▶ **Stated goal**
Could you copy out, word for word, the rows below, starting at the line that contains "Is bare soil" and ending with the last of the rows?

▶ **Material provided**
· · · · ·
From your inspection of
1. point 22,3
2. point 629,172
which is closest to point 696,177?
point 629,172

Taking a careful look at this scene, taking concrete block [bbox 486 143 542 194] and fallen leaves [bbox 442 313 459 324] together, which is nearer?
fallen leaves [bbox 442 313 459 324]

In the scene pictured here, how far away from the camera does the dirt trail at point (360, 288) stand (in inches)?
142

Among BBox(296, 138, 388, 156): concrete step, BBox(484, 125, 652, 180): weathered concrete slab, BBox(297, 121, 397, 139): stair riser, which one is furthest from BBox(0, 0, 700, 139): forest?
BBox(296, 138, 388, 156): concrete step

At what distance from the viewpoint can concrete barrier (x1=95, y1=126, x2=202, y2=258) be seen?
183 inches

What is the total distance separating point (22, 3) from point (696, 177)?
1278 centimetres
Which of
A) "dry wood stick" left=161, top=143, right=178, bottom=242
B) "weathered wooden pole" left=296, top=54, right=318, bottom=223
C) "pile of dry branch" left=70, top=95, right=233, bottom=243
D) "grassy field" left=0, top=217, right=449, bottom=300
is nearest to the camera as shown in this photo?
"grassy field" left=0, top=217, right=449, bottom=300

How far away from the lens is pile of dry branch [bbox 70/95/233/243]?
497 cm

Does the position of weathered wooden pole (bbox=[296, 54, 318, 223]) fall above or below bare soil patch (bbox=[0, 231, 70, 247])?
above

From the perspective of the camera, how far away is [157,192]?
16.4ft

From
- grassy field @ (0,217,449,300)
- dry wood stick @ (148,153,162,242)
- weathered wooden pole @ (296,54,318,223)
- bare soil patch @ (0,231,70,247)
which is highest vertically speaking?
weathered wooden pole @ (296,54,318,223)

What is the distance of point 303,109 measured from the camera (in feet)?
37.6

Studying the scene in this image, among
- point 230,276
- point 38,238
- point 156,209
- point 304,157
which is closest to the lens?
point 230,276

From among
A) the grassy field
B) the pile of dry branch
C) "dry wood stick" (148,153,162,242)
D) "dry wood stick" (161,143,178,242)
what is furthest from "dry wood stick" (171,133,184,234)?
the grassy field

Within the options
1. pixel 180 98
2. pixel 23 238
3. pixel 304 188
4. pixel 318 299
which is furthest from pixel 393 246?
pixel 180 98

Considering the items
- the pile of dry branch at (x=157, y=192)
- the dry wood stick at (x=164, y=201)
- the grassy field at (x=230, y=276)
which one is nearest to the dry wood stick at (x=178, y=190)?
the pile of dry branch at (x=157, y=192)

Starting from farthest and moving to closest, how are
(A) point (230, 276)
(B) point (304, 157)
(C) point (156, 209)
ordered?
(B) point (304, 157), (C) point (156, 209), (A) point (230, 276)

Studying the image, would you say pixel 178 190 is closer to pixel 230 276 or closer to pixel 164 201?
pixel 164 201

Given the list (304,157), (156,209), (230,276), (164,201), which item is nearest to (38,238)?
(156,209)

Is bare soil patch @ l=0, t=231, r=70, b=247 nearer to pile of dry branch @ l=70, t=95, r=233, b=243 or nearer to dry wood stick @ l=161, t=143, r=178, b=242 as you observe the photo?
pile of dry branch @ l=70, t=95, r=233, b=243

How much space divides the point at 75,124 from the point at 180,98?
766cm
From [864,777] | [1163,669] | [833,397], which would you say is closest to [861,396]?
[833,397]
· · · · ·
▶ **Answer**
Is bare soil patch @ l=0, t=231, r=70, b=247 nearer to pile of dry branch @ l=70, t=95, r=233, b=243 or nearer to dry wood stick @ l=161, t=143, r=178, b=242 as you observe the photo?
pile of dry branch @ l=70, t=95, r=233, b=243

How much space divides the point at 75,124 from the point at 180,98?
766cm
From [864,777] | [1163,669] | [833,397], which would you say is closest to [861,396]?
[833,397]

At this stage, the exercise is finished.